__Consigna 1__: Transcribe sin cambios la parte de los registros que empieza en la línea que contiene "Roughly how far" y llega hasta el final de los registros, ambos extremos incluidos.

__Página__:
# # #

¿Quién maneja las piezas de la vida? ¿Aquellas con las que jugamos (con ciencia o sin ella) en un corredor milagroso e inexorable? Jorge Luis Borges, agnóstico, y Miguel de Cervantes Saavedra, reflejaron la batalla del ajedrez como una metáfora del determinismo. Una colaboradora de Humanidad de poco más de 20 años, con todo por delante y un pasado forjado atrás, acercó dos sonetos que la subyugaron del poeta argentino. Le abrió, y abre a toda una generación, un horizonte a la altura de sus fantasías y desafíos futuros.
En su grave rincón, los jugadores
rigen las lentas piezas. El tablero
los demora hasta el alba en su severo
ámbito en que se odian dos colores.
Adentro irradian mágicos rigores
las formas: torre homérica, ligero
caballo, armada reina, rey postrero,
oblicuo alfil y peones agresores.
Cuando los jugadores se hayan ido,
cuando el tiempo los haya consumido,
ciertamente no habrá cesado el rito.
En el Oriente se encendió esta guerra
cuyo anfiteatro es hoy toda la Tierra.

# # #

__Los datos__:

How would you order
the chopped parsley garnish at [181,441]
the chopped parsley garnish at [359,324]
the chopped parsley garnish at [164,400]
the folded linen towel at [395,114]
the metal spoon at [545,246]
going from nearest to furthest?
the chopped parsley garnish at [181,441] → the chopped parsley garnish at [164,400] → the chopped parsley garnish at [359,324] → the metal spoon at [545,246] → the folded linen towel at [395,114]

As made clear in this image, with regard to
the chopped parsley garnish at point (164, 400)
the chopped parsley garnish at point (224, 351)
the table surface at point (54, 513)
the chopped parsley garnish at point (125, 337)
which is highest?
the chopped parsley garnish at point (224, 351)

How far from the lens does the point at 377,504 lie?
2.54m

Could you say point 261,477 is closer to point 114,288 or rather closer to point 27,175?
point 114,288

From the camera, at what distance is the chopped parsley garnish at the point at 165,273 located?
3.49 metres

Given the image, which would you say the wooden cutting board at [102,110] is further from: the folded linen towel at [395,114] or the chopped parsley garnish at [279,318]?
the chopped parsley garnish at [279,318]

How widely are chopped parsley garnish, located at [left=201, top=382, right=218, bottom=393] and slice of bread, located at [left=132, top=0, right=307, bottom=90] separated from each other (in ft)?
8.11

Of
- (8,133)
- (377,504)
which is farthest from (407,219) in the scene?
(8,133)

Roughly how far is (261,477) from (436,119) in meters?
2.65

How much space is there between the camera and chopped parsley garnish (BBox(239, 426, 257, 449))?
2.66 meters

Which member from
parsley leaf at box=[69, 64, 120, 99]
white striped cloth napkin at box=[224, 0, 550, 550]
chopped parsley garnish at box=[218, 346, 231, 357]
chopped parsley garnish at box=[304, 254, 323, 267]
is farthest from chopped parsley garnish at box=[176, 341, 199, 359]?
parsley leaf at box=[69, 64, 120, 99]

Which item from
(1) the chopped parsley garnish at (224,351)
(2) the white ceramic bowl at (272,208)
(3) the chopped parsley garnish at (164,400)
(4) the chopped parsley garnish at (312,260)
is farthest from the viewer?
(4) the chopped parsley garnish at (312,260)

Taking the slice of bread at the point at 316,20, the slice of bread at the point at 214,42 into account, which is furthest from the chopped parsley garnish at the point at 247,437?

# # #

__Consigna 2__: Por favor, extrae completo y sin ningún cambio el texto sobre el ajedrez en la poesía de Borges.

__Respuesta completa 1__:
Roughly how far is (261,477) from (436,119) in meters?
2.65

How much space is there between the camera and chopped parsley garnish (BBox(239, 426, 257, 449))?
2.66 meters

Which member from
parsley leaf at box=[69, 64, 120, 99]
white striped cloth napkin at box=[224, 0, 550, 550]
chopped parsley garnish at box=[218, 346, 231, 357]
chopped parsley garnish at box=[304, 254, 323, 267]
is farthest from chopped parsley garnish at box=[176, 341, 199, 359]?
parsley leaf at box=[69, 64, 120, 99]

Which item from
(1) the chopped parsley garnish at (224,351)
(2) the white ceramic bowl at (272,208)
(3) the chopped parsley garnish at (164,400)
(4) the chopped parsley garnish at (312,260)
is farthest from the viewer?
(4) the chopped parsley garnish at (312,260)

Taking the slice of bread at the point at 316,20, the slice of bread at the point at 214,42 into account, which is furthest from the chopped parsley garnish at the point at 247,437?

__Respuesta completa 2__:
¿Quién maneja las piezas de la vida? ¿Aquellas con las que jugamos (con ciencia o sin ella) en un corredor milagroso e inexorable? Jorge Luis Borges, agnóstico, y Miguel de Cervantes Saavedra, reflejaron la batalla del ajedrez como una metáfora del determinismo. Una colaboradora de Humanidad de poco más de 20 años, con todo por delante y un pasado forjado atrás, acercó dos sonetos que la subyugaron del poeta argentino. Le abrió, y abre a toda una generación, un horizonte a la altura de sus fantasías y desafíos futuros.
En su grave rincón, los jugadores
rigen las lentas piezas. El tablero
los demora hasta el alba en su severo
ámbito en que se odian dos colores.
Adentro irradian mágicos rigores
las formas: torre homérica, ligero
caballo, armada reina, rey postrero,
oblicuo alfil y peones agresores.
Cuando los jugadores se hayan ido,
cuando el tiempo los haya consumido,
ciertamente no habrá cesado el rito.
En el Oriente se encendió esta guerra
cuyo anfiteatro es hoy toda la Tierra.